Word for word, restate the entries below, but exclude the images.

= = = = =

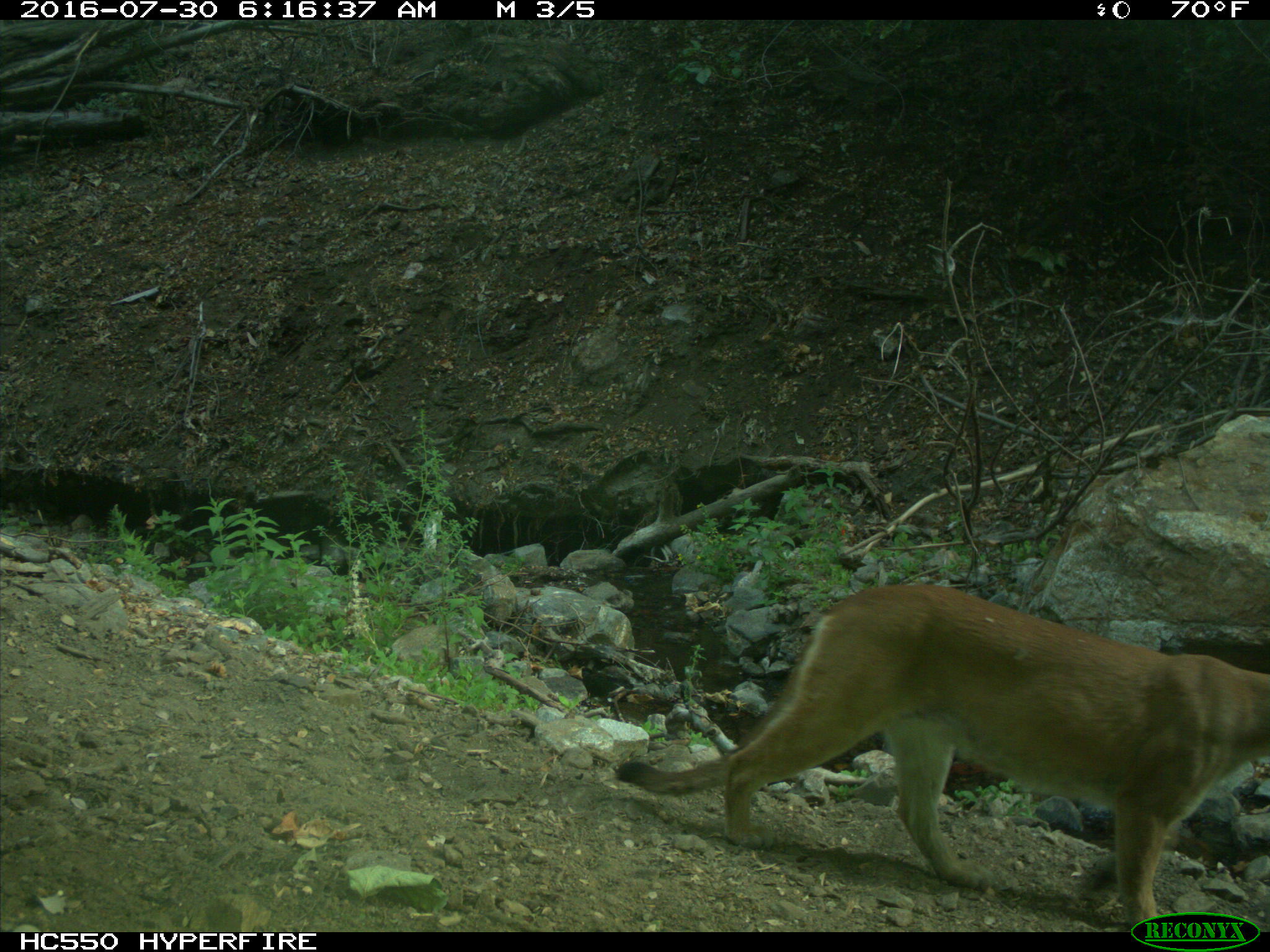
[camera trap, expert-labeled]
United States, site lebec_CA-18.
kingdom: Animalia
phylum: Chordata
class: Mammalia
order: Carnivora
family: Felidae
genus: Puma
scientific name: Puma concolor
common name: mountain lion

= = = = =

• _Your solution_
[camera trap, expert-labeled]
United States, site lebec_CA-18.
kingdom: Animalia
phylum: Chordata
class: Mammalia
order: Carnivora
family: Felidae
genus: Puma
scientific name: Puma concolor
common name: mountain lion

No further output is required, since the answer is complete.